Белобородов утих, казалось, он уснул. Но вдруг Гришка услыхал спокойный, тихий его голос, простой, ничем не выдающий пройденных им пыток и мучений:
-А что теперь-то. Эх! Из тех старых революционеров-бойцов, которые с пятого года на баррикадах… Один Славка Скрябин и остался… Товарищ Молотов. Да Миша Калинин. Когда Коба еще просто грабил банковские курьерские дилижансы… Они уж наше дело делали… Ну, Вячеслава он держит для дел очень важных, тут войной пахнет, видимо с этим связано. ОН попробует с Гитлером все же подружиться, флаг-то красный что у нас, что у них,  и ему теперь еврей в наркомате индел вовсе ни к чему.
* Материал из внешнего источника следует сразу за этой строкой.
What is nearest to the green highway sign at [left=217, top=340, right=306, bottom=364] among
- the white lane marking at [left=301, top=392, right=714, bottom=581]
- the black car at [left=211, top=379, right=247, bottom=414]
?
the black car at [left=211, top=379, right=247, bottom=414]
А Мишка… Что Мишка? – он закряхтел, со стоном вытянул вперед затекшие ноги в рваных ошметках галифе, - Коба Крупскую затер – он молчит. Коба у него жену в лагерь забрал – он молчит. Зато когда Мишка молоденьких артисточек раком ставит – тут уже Коба молчит. А?!
Белобородов сник, было видно, что он здорово устал. Голова его упала на грудь, он тяжко и прерывисто засопел.
    Гришка какое-то время лежал под прохладной стеной неподвижно, раздумывая о всем том, что за последние дни услыхал от своего товарища по несчастью. Но вскоре и его стал одолевать сон. Ему привиделся конь, гнедой, одинокий, медленно бредущий по чистой и ровной степи, по самое брюхо в густых высоких травах. Травы колышутся, могучая грудь коня раздвигает их, голову он держит неподвижно, только чуть прядет ушами… И его лиловый глаз, смотрящий на Гришку, вдруг наполняется громадной лазурной слезой… Гришка обхватывает его шею руками и шепчет, шепчет, глотая снег, захлебываясь слезами:
-Не отпущу… Не отпущу…. Не…
И вдруг конь отдалился, стал вдвое меньше, потом еще и еще…
Громкий голос хрипло прорычал откуда-то сверху:
-Эй, ка-эры… Хавку свою заберите, а то крысам кину!
   Видя, что Гришка поднялся, конвойный положил пайку на верхнюю ступень лестницы и  с грохотом закрыл дверь. Несколько серых тварей  тут же кинулись на запах хлеба. Ему удалось опередить их на какие-то пару секунд.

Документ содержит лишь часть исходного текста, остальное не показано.